The Girl Scouts, Boy Scouts of America and Boys & Girls Clubs are racing to embrace Facebook and Twitter, in a range of wildy successful to so-so to frustrating experiences.
Is This Thing On?, or ITTO, is our Wednesday column showing how everyday people use technology in unexpected ways.
This past March, two girl scouts from Michigan, concerned that the palm oil used in the beloved Girl Scout cookies was contributing to the destruction of thousands of miles of rainforest in Indonesia and Malaysia, became impatient at Girl Scouts CEO Kathy Cloninger’s lack of attention to the matter and decided to take action.
Rhiannon Tomtishen and Madison Vorva paired up with environmental organizations including the Rainforest Action Network and planned “A Day of Action.” The group called on individual Girl Scouts, their parents, concerned cookie buyers and even famous former Girl Scouts like Taylor Swift, Venus Williams, Katie Couric and Martha Stewart to take to the Girl Scouts’ Facebook page and leave comments asking the leadership to change their recipe and preserve wildlife like orangutans, Sumatran tigers and rhinoceroses. The group also provided information on how those concerned could tweet their sentiments as well.
The launch of their green initiative, however, was stalled nearly as soon as it launched, and the official response to the deluge of requests on the U.S. Girl Scout’s Facebook page is a lesson to similar organizations in how not to proceed.
The Girl Scouts handled the situation by deleting all the “Day of Action” Facebook comments, which criticized the group’s current practice, and then put up a posting saying the palm oil used in the cookies is sourced from the Roundtable on Sustainable Palm Oil. The organization also directed traffic to a link that some claimed was nothing more than talking points from the food industry on the subject.
The negative response built into blistering criticism with many accusing the educational organization of censorship, condescension, and even disseminating misleading information. Pointing to the Girl Scout’s stated support of conservation, many wondered why the organization didn’t use the clout that comes with annual cookie sales estimated at $700 million to do more to promote that green cause, especially when cheered to do by its members.
The misstep highlights how organizations can go feet first into new technologies, or make unilateral decisions about them, without fully understanding the ramifications.
One organization, however, that seems to be getting it right is the Boys & Girls Clubs of America.
The Club is turning to Twitter and other social media to generate support for its programs and mission, ramping up their technology reputation in the process.
Realizing that its base supports are females, mostly mothers and other women, it has begun instituting a series of Tuesday Twitter parties to spread the word about its new Club Tech centers, which provide computers, software and technology instruction.
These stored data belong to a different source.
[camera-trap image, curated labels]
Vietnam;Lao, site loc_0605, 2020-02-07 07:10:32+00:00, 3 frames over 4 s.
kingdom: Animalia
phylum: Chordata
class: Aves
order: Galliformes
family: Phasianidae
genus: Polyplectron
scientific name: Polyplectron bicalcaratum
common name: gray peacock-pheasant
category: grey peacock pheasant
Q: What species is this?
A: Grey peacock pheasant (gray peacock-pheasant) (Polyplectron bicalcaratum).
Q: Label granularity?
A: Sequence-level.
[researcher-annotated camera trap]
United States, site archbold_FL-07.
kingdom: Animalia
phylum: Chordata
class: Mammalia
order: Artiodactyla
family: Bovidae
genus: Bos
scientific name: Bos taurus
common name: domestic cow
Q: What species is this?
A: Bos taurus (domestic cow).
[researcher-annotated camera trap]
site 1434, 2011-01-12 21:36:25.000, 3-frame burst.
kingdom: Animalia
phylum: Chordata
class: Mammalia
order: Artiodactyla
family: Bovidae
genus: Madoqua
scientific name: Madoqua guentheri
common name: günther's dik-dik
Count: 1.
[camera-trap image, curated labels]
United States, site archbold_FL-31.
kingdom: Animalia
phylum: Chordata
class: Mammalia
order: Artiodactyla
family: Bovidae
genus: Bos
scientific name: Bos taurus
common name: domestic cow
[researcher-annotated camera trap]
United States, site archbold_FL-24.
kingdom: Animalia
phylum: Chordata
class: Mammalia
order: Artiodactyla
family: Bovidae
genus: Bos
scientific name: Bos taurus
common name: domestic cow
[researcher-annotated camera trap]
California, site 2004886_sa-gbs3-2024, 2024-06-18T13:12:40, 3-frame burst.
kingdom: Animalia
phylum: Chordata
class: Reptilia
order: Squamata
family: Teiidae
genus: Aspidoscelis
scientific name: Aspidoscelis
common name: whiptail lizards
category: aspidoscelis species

A recent invitation was sent to nearly 300,000 Twitter moms before the virtual party, and those who followed the hash tag #facesofthefuture for the hour-long event learned information about the organization in 140 character tweets, played games and competed for giveaways.
The BGCA has hired a social media consultant, updated its Facebook page to make it more interactive, and added links and updated material to its website to get on the same page as private companies in terms of using social media for awareness and also fundraising.
Not to be left out, the Boy Scouts of America has turned to social technology to target childhood obesity and get kids away from sedentary technology like console games and outside playing, illustrating how social media can be targeted towards single issues with success.
At their annual conference last month in San Diego, Bob Mazzuca, chief scout executive for the Boy Scouts of America, said to a crowd of 2,000 attendees at the close of its conference that increasing numbers of obese children were the motivation for him to launch the healthy living initiative.
The campaign brings the organization closer to its original roots — active pursuits for its young members — while helping the club reinvent itself by making the most of current technology to focus more sharply on health issues.
The Boy Scouts are now partnering with First Lady Michelle Obama’s “Let’s Move” program and are using a wide array of technological tools to promote healthy living habits.
In addition to forming partnerships, the BSA is updating its online Facebook page, which has over 130,000 “likes,” and adding links about getting fit on its website. The organization is even adding a sleeve pocket on the scout uniform so members can more easily tote mobile devices.
The Boy Scouts and Boys and Girls Clubs both seem to have hit on a winner in their initial forays into social media, while the Girl Scouts have fumbled their first few plays. If nothing else, the publicity over the Girl Scout’s debacle highlights the larger discussion taking place about social media and technology — their obvious benefit in sharing and coordinating, while at the same time touching on their role in timeless issues such as how to handle disagreements.